ISTANBUL, April 3, 2019 (BSS/AFP) – Turkish electoral authorities on
Wednesday began recounting votes from Istanbul districts after President
Recep Tayyip Erdogan’s ruling AKP challenged tallies showing an opposition
candidate narrowly won a weekend local election.

The AKP won most votes nationwide in Sunday’s municipal ballot, but results
also showed the party lost the capital Ankara and the country’s economic hub
Istanbul in one of its worst setbacks in a decade and a half in power.

AKP officials on Tuesday filed a challenge with electoral authorities
saying they had found irregularities in ballots in Ankara and Istanbul.

“The district branches of the electoral board in Istanbul decided to
recount the ballots in eight districts after the appeals yesterday,” Supreme
Election Board chief Sadi Guven told reporters.

He said some of the district branches had already started rechecking
ballots, most of which were votes that had been rejected as invalid.

AKP officials had said there was a huge discrepancy between ballots cast at
polling stations and data sent to election authorities.

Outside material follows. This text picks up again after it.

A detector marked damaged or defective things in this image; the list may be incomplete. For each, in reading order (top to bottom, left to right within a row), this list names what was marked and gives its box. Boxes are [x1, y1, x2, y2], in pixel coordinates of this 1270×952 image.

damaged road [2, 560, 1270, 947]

Istanbul, Turkey’s largest city, was a key election prize for Erdogan and
he presented former premier and loyalist Binali Yildirim to run as the party
candidate for mayor.

Erdogan, himself a former Istanbul mayor, had campaigned hard in the city.
But the ruling party was stung by the economy with Turkey in recession for
the first time in a decade and inflation in double digits.

– Narrowing gap –

Istanbul was a tight race and both Yildirim and the opposition CHP
candidate Ekrem Imamoglu declared victory when tallies showed them in a dead
heat.

Electoral authorities on Monday said Imamoglu was ahead by 28,000 votes
with nearly all ballot boxes tallied, prompting AKP officials to challenge
the result.

“The world is watching us, watching the results of our city’s election,”
Imamoglu told reporters on Wednesday, asking that he be handed his mandate as
soon as possible.

“I say clearly: Don’t let Turkey’s credibility be destroyed by 3 or 4
people acting like they are kids who had their toys taken away from them.”

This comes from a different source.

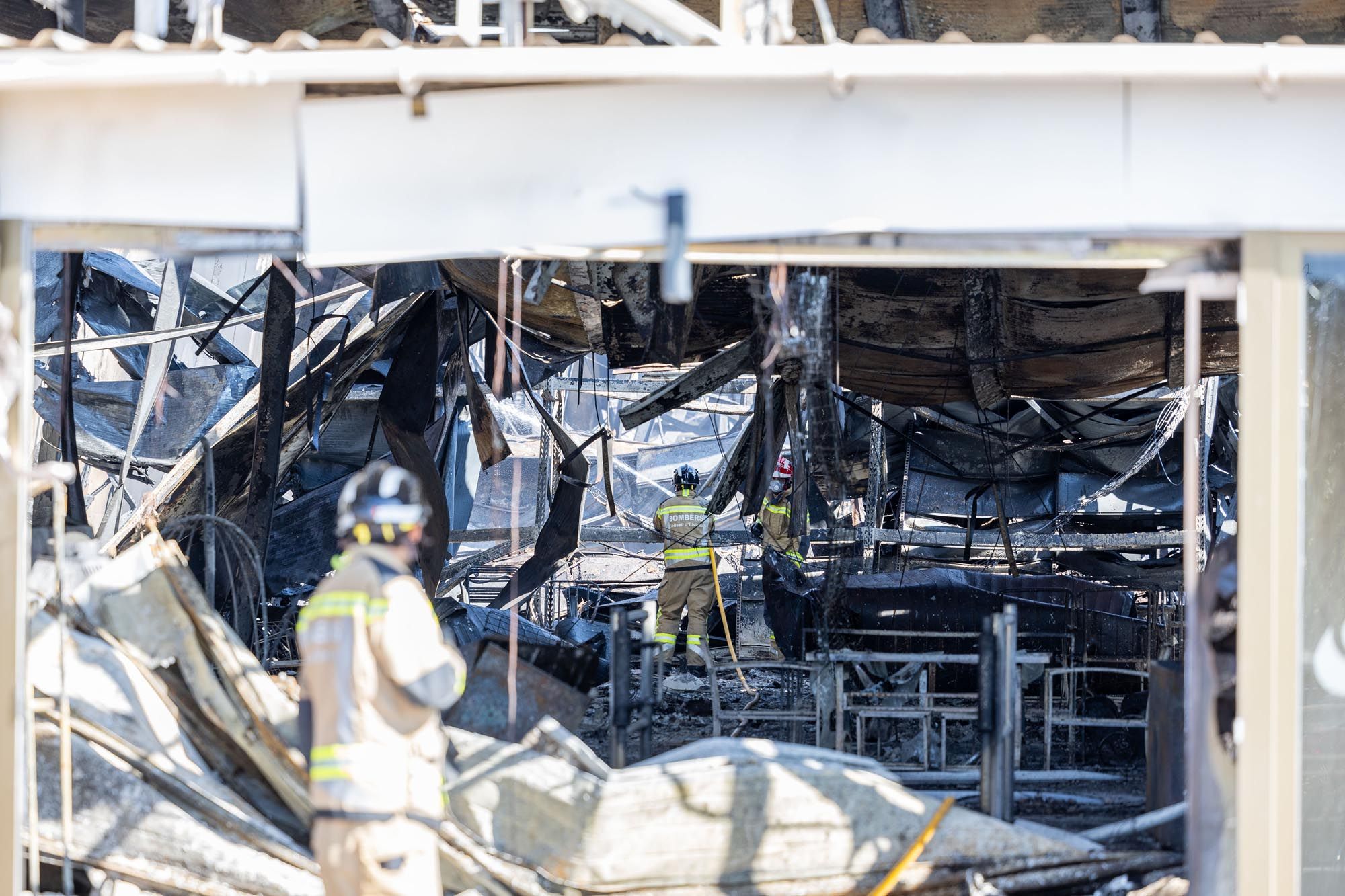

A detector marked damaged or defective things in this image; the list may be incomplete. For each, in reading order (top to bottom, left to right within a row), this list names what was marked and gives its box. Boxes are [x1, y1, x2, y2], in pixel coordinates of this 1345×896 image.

charred wooden beam [242, 255, 297, 557]
charred wooden beam [619, 339, 759, 433]
charred wooden beam [958, 270, 1011, 411]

But the AKP was fighting back. Deputy chairman Ali Ihsan Yavuz claimed the
difference had now slipped to less than 20,000 votes between Imamoglu and
Yildirim.

Imamoglu had 48.79 percent of the votes while Yildirim had 48.52 percent,
Anadolu news agency reported on Tuesday, citing preliminary results.

It reported close to 300,000 votes had been annulled in Istanbul voting on
election day.

A loss in Istanbul would be especially sensitive for Erdogan, who grew up
in the city’s working-class Kasimpasa neighbourhood, and liked to tell AKP
rank-and-file that victory in the city was like winning Turkey.

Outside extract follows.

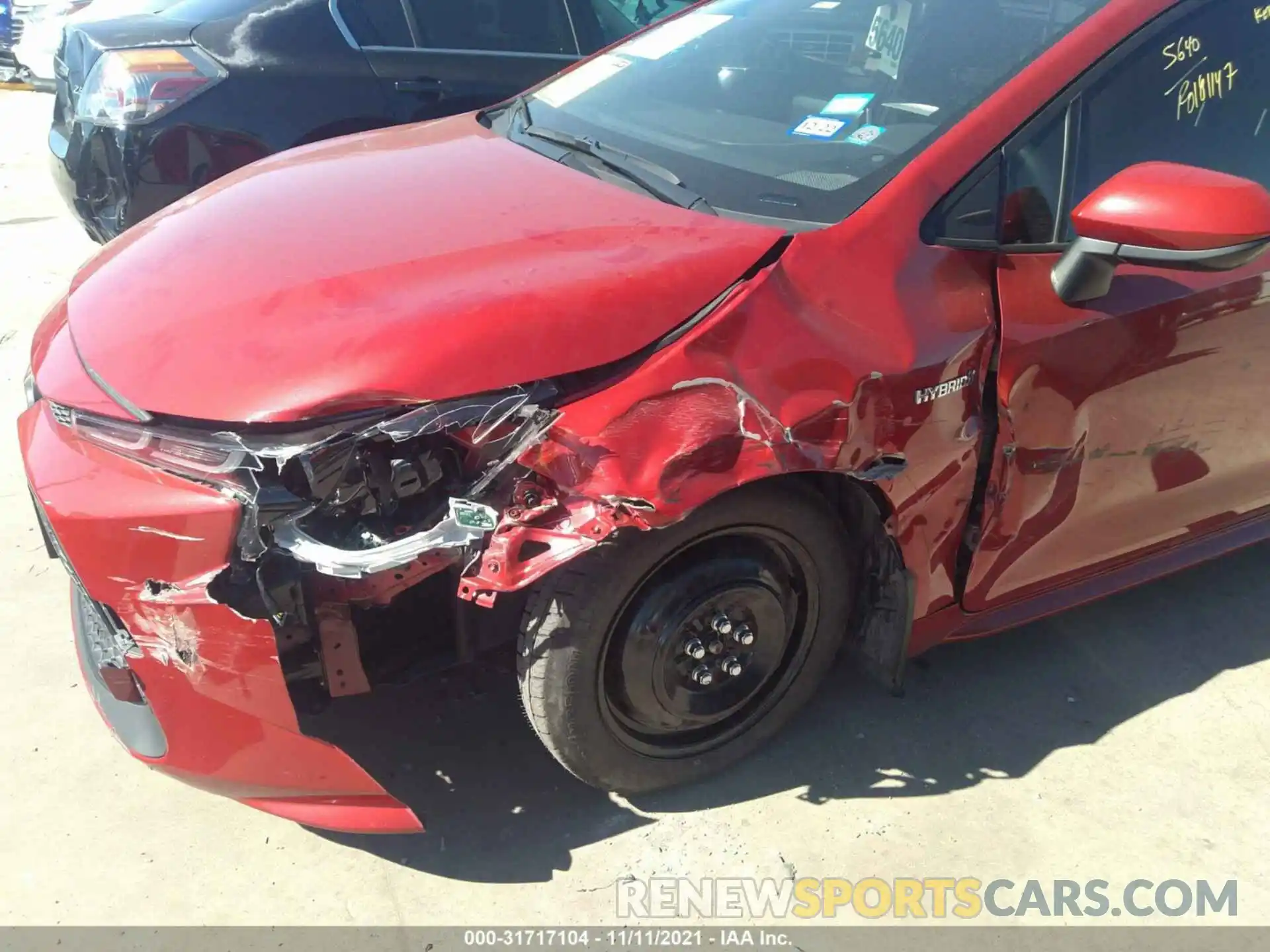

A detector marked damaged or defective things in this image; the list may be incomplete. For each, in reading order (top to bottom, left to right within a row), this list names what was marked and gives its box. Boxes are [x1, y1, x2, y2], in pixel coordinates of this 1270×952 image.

broken headlight assembly [53, 383, 561, 578]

– Electoral ‘coup’ claim –

Asked about the AKP’s challenge on Tuesday, a US State Department
spokesman urged parties to accept election results.

“I would say that free and fair elections are essential to any democracy
and this means acceptance of legitimate election results are essential. And
we expect nothing less from Turkey,” deputy spokesman Robert Palladino said
in a briefing.

Turkey’s presidential communications director Fahrettin Altun responded,
urging “all parties, including foreign governments, to respect the legal
process and refrain from taking any steps that may be construed as meddling
in Turkey’s internal affairs,” Anadolu reported.

Ties between NATO allies United States and Turkey have been frayed recently
by several differences, including Ankara’s purchase of a Russian missile
system, a deal for US-made F-35 fighters and disagreements over US support
for Kurdish fighters in Syria’s war.

Some pro-government newspapers on Wednesday branded the Istanbul defeat an
as electoral “coup” similar to the failed coup Erdogan survived in 2016. That
bid was blamed by Turkish officials on a US-based Muslim preacher, Fethullah
Gulen.

“An Istanbul coup has been staged in the March 31 elections,” wrote Yeni
Safak pro-government newspaper columnist Ibrahim Karagul, calling for a new
vote.

“A coup has been staged through the elections, through the ballot boxes.”